[start THE INPUT]

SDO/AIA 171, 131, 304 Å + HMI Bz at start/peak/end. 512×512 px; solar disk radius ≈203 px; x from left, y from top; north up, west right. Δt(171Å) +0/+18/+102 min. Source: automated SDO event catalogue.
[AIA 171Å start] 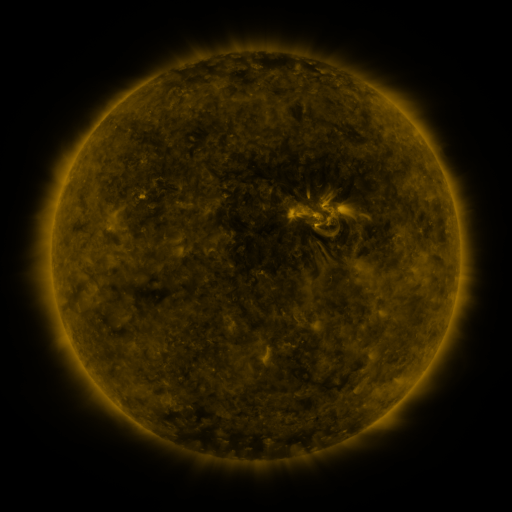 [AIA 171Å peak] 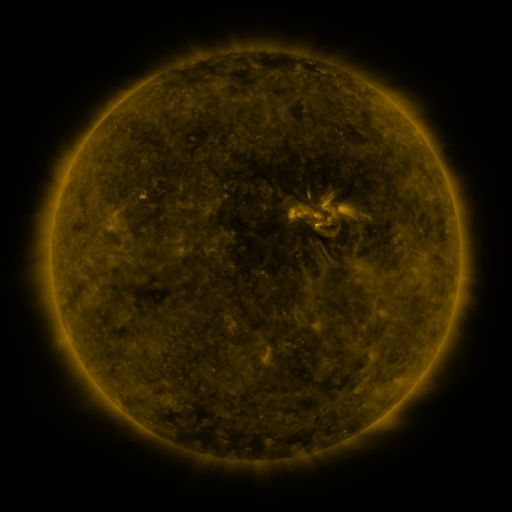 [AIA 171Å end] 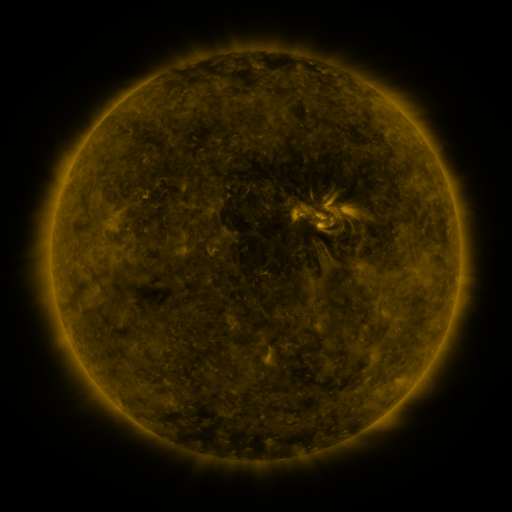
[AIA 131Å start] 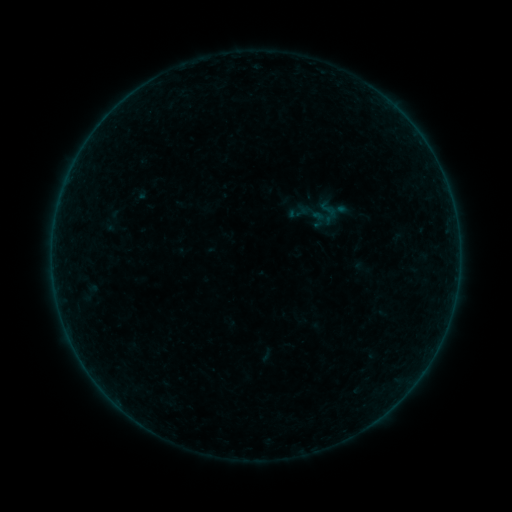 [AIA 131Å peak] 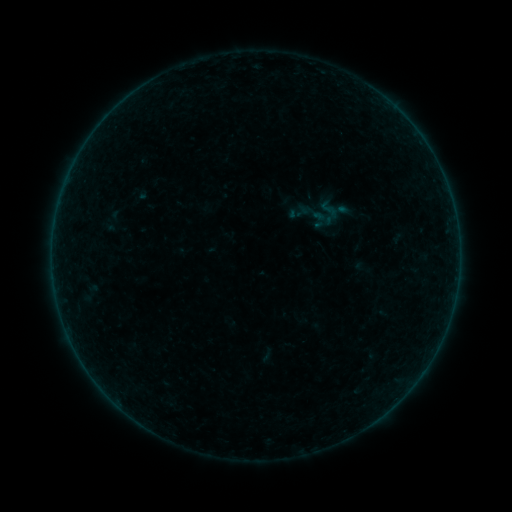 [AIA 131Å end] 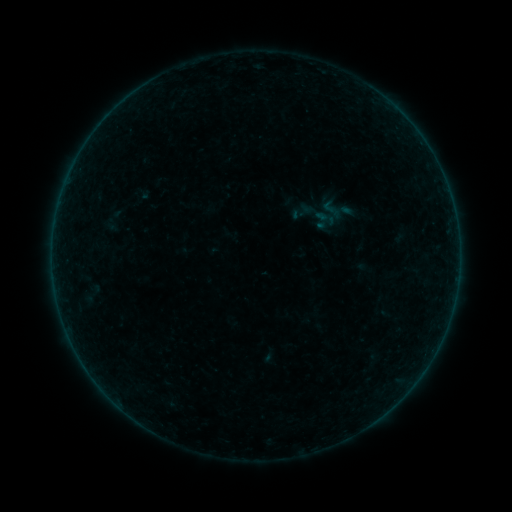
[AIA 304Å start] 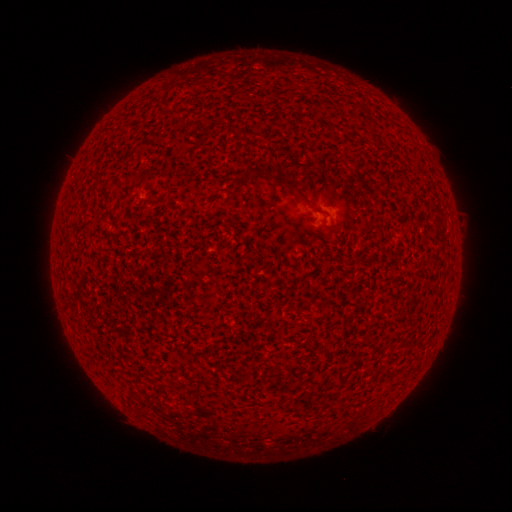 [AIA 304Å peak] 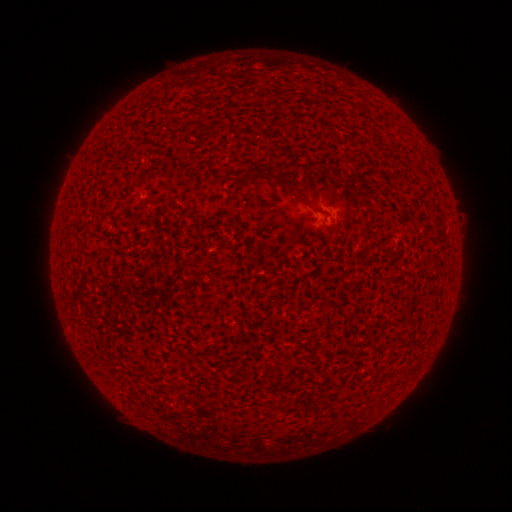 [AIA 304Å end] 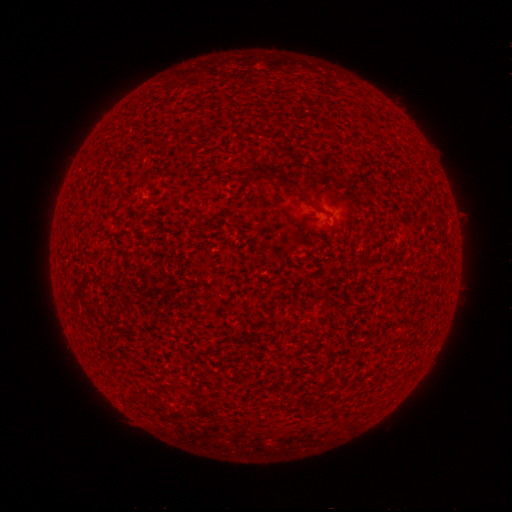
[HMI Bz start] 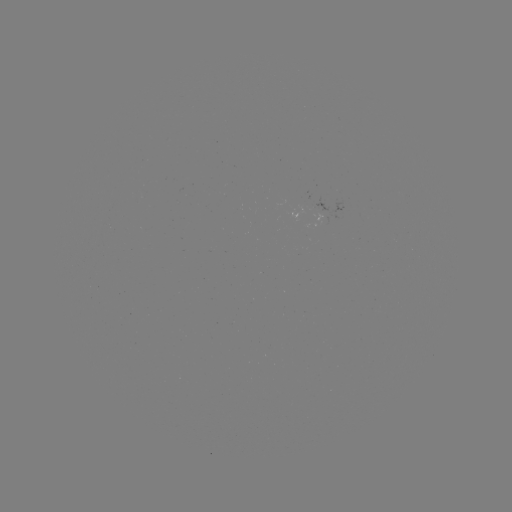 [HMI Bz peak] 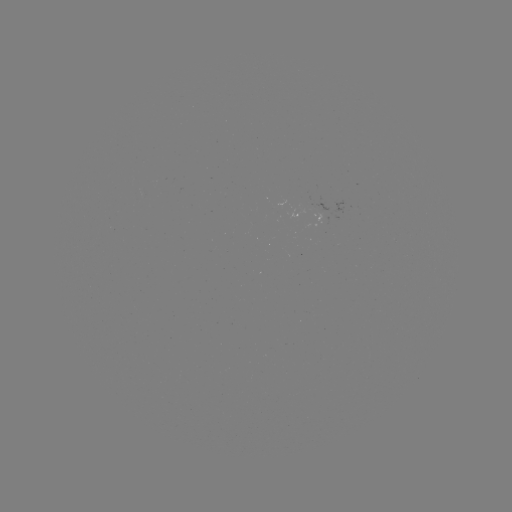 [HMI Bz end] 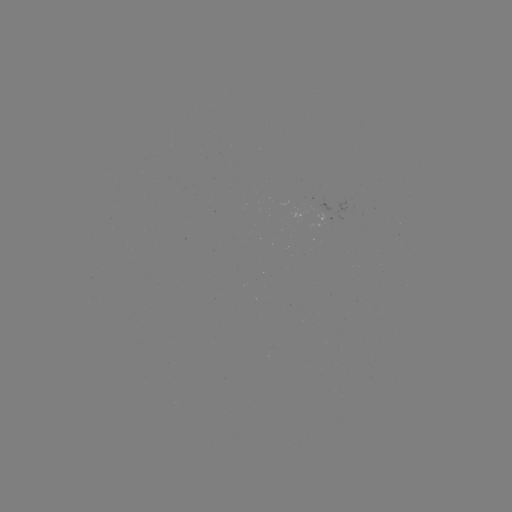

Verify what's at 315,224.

[end THE INPUT]

● REQUIREMENT
Extract each line of the listing above that contains the string "automated".

● WORKED SOLUTION
SDO/AIA 171, 131, 304 Å + HMI Bz at start/peak/end. 512×512 px; solar disk radius ≈203 px; x from left, y from top; north up, west right. Δt(171Å) +0/+18/+102 min. Source: automated SDO event catalogue.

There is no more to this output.